Further, a method of constructing an eco-friendly cantilever bridge bridge using a steel pipe according to the present invention is characterized in that, at a position corresponding to a slab on which a stretch joint is formed, a convex portion of the long convex portion is inserted into a concave portion of the concave portion at a predetermined interval And is connected to the expansion joint.

A method of constructing an eco-friendly cantilever foot bridge using a steel pipe according to the present invention is characterized in that the pedestrian passage underway has a plurality of girder lines, a plurality of flooring members provided on the girder line in a direction perpendicular to the girder lines, And a non-slip floor material provided at a predetermined position between the floor materials.

Further, in a method of constructing an eco-friendly cantilever bridge bridge using a steel pipe according to the present invention, one side of the joist has a convex portion and the other side has a concave portion, and the convex portion of the joist line of one of the pedestrian- And each of the plurality of pedestrian-passing sleeves is coupled to the bridge bracket by bolts or pieces of fasteners by long braces on the braces.

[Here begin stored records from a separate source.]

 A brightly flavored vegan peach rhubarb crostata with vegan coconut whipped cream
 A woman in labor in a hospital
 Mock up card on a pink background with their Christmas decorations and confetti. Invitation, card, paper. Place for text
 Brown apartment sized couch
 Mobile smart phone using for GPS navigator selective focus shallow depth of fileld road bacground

Further, in the method of constructing an eco-friendly cantilever bridge bridge using a steel pipe according to the present invention, a stretch joint flooring is additionally formed between the pedestrian's passage fork at a position corresponding to the slab on which the expansion joint is formed, And a second telescopic joint member which is bent at one end thereof to support a lower portion in the other end direction, wherein the first telescopic joint member includes a first telescopic joint member The other end of the second telescoping joint member and the other end of the second telescoping joint member each having a step, the other end of the first telescoping joint member having a step and the other end of the second telescoping joint member intersecting with each other, Wherein a predetermined portion of the upper portion of the member has a concave portion, and in the concave portion, the other end of the first expansion joint member and the second expansion joint member Only two thousand two hundred fifty-one is filled to reduce the friction when crossing each other.

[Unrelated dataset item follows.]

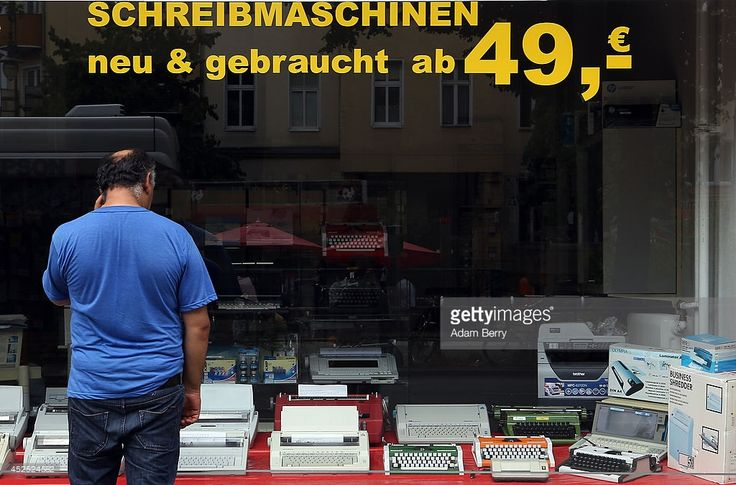 A pedestrian looks in a shop window at typewriters for sale on July 22, 2014 at the Arndt Hans Joachim Bueromaschinen office supply store in Berlin, Germany. Patrick Sensburg, the head of the German inquiry into the United States National Security Agency (NSA) spying scandal in which the U.S. agency is accused of having eavesdropped on German Chancellor Angela Merkel's mobile phone, told reporters that the investigation committee is considering using old-fashioned, non-electronic…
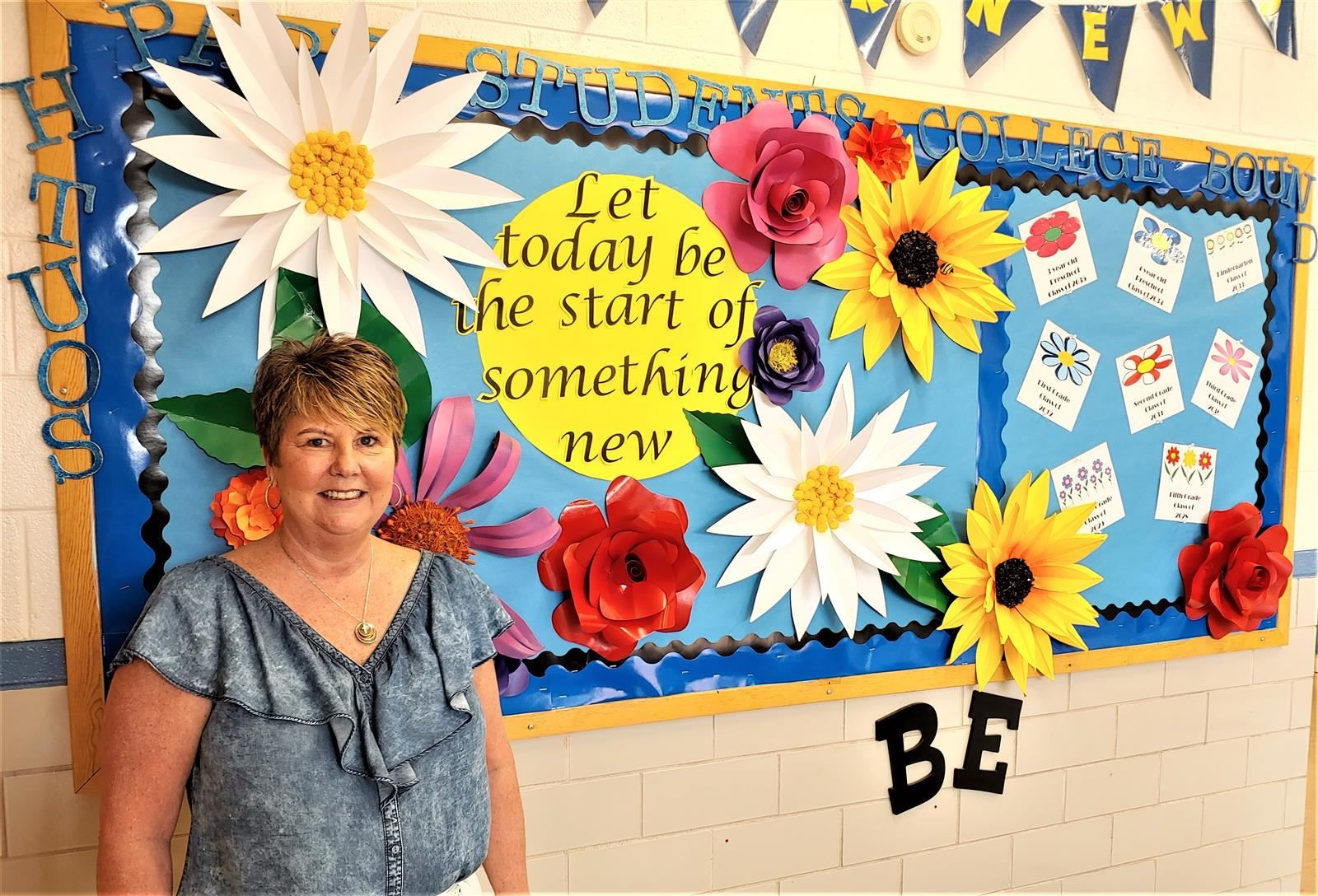 Principal Brunjack stands in front of a bulletin board decorated for spring.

In the method of constructing an eco-friendly cantilever bridge bridge using a steel pipe according to the present invention, the pedestrian passage underway is provided with a plurality of deck plates and a plurality of deck plates, And an expansion joint flooring installed in the building.

In addition, the method for constructing the eco-friendly cantilever bridge bridge using steel pipes according to the present invention further comprises a plurality of reinforcing plates for supporting the expansion joint flooring on the outer side of the expansion joint flooring.

Further, in a method of constructing an eco-friendly cantilever bridge bridge using a steel pipe according to the present invention, a plurality of flooring materials are provided on the deck plate, and further a non-slip flooring material or a non-slip pad is installed at a predetermined position on the flooring material.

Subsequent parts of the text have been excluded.